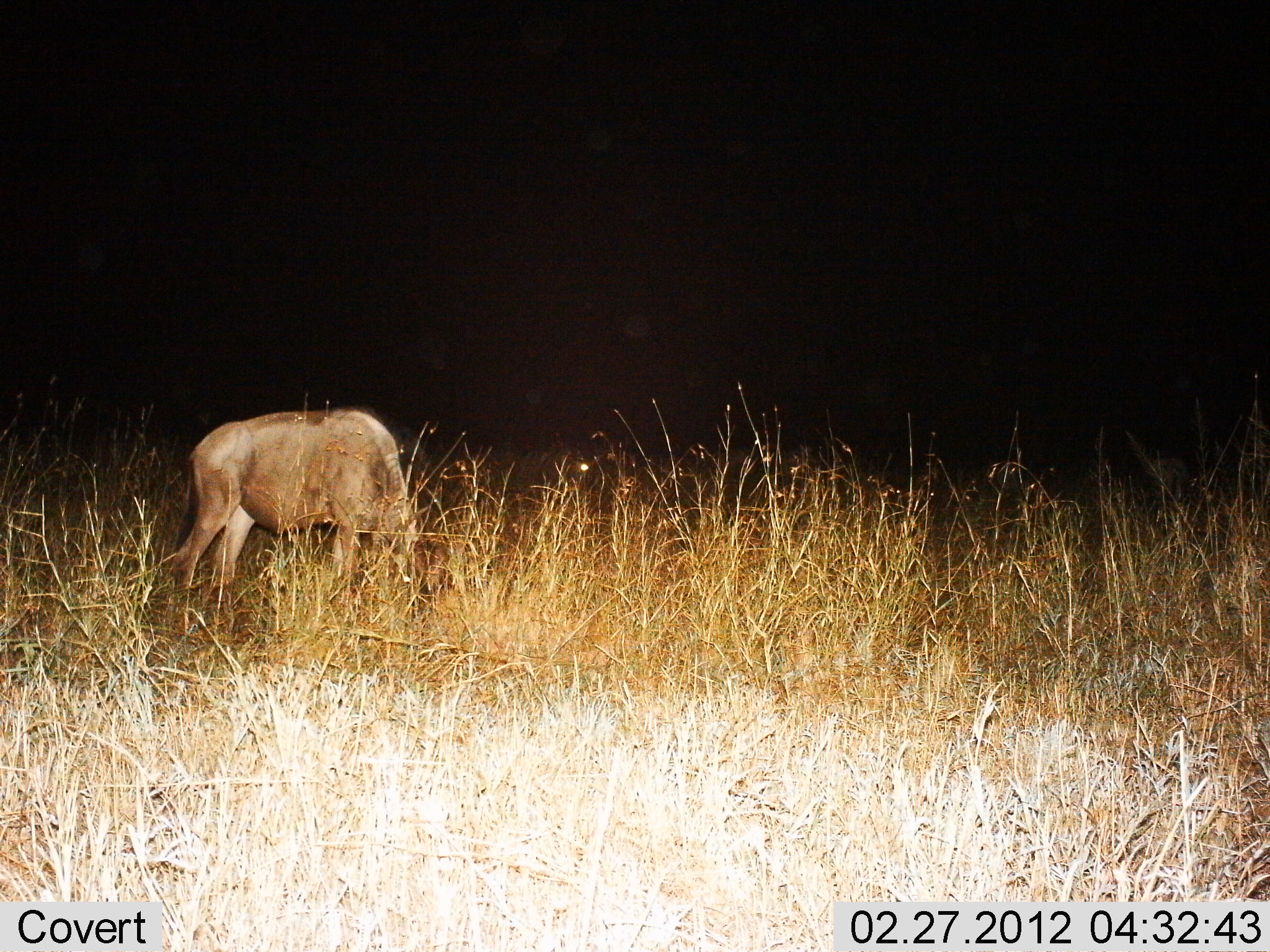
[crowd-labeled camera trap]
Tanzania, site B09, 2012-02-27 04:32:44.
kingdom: Animalia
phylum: Chordata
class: Mammalia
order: Artiodactyla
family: Bovidae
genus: Connochaetes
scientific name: Connochaetes taurinus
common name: blue wildebeest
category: wildebeest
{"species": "wildebeest (blue wildebeest) (Connochaetes taurinus)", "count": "1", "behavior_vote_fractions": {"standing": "21%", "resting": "0%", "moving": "0%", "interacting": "0%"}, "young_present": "14%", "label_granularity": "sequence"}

######

Problem requirements: Pull each line holding "Connochaetes" out of the listing.

Solution:
genus: Connochaetes
scientific name: Connochaetes taurinus
{"species": "wildebeest (blue wildebeest) (Connochaetes taurinus)", "count": "1", "behavior_vote_fractions": {"standing": "21%", "resting": "0%", "moving": "0%", "interacting": "0%"}, "young_present": "14%", "label_granularity": "sequence"}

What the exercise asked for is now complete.